Document Type : Original Article
Department of Family and Community Medicine, University of Toronto, Toronto, ON, Canada
Department of Family and Community Medicine, Women’s College Hospital, Toronto, ON, Canada
Women’s College Research Institute, Women’s College Hospital, Toronto, ON, Canada
Lawrence S. Bloomberg Faculty of Nursing, University of Toronto, Toronto, ON, Canada
Commercial data brokers have amassed large collections of primary care patient data in proprietary databases. Our study objective was to critically analyze how entities involved in the collection and use of these records construct the value of these proprietary databases. We also discuss the implications of the collection and use of these databases.
We conducted a critical qualitative content analysis using publicly available documents describing the creation and use of proprietary databases containing Canadian primary care patient data. We identified relevant commercial data brokers, as well as entities involved in collecting data or in using data from these databases. We sampled documents associated with these entities that described any aspect of the collection, processing, and use of the proprietary databases. We extracted data from each document using a structured data tool. We conducted an interpretive thematic content analysis by inductively coding documents and the extracted data.
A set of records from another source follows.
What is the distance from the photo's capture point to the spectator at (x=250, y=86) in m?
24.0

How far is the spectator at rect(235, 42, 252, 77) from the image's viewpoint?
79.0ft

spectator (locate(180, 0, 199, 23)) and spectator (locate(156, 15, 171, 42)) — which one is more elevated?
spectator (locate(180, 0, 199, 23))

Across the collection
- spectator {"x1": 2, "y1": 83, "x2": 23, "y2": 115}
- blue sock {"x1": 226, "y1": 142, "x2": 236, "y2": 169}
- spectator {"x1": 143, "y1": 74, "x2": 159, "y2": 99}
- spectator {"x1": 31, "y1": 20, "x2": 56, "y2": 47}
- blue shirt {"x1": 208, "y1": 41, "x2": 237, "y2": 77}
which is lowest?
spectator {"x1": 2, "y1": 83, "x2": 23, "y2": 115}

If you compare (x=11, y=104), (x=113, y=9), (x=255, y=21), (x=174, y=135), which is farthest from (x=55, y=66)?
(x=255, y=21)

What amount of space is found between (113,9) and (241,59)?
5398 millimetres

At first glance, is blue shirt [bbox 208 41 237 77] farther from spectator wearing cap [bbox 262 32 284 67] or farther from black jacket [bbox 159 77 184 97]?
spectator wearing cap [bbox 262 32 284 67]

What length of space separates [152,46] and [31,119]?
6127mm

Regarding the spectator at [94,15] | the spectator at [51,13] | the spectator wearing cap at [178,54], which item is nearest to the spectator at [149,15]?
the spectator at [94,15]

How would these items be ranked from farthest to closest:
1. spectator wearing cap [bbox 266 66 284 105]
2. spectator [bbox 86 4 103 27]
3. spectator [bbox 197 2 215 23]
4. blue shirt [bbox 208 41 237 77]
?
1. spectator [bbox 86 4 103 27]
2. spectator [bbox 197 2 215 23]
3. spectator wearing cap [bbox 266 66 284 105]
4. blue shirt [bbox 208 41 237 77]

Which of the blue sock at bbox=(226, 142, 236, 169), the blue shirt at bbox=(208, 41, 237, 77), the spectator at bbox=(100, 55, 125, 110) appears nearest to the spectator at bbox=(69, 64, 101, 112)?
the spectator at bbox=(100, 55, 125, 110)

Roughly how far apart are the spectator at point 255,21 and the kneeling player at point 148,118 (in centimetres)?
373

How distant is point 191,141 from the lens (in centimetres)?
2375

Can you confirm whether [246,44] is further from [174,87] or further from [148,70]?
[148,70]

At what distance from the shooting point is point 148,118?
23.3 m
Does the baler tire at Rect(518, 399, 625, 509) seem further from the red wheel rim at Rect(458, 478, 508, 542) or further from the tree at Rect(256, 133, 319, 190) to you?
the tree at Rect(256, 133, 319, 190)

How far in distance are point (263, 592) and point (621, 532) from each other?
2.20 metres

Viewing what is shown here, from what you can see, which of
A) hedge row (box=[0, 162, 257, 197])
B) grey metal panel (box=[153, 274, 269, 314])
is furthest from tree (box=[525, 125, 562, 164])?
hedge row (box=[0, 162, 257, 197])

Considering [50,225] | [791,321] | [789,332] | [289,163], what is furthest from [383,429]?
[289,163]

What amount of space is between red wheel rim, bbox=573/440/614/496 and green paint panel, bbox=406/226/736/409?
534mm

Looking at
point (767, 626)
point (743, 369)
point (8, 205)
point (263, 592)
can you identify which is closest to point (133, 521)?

We analyzed 25 documents produced between 2013 and 2021. These documents were largely directed at the pharmaceutical industry, as well as shareholders, academics, and governments. The documents constructed the value of the proprietary databases by describing extensive, intimate, detailed patient-level data holdings. They provided examples of how the databases could be used by pharmaceutical companies for regulatory approval, marketing and understanding physician behaviour. The documents constructed the value of these data more broadly by claiming to improve health for patients, while also addressing risks to privacy. Some documents referred to the trade-offs between patient privacy and data utility, which suggests these considerations may be in tension.
Documents in our analysis positioned the proprietary databases as socially legitimate and valuable, particularly to pharmaceutical companies. The databases, however, may pose risks to patient privacy and contribute to problematic drug promotion. Solutions include expanding public data repositories with appropriate governance and external regulatory oversight.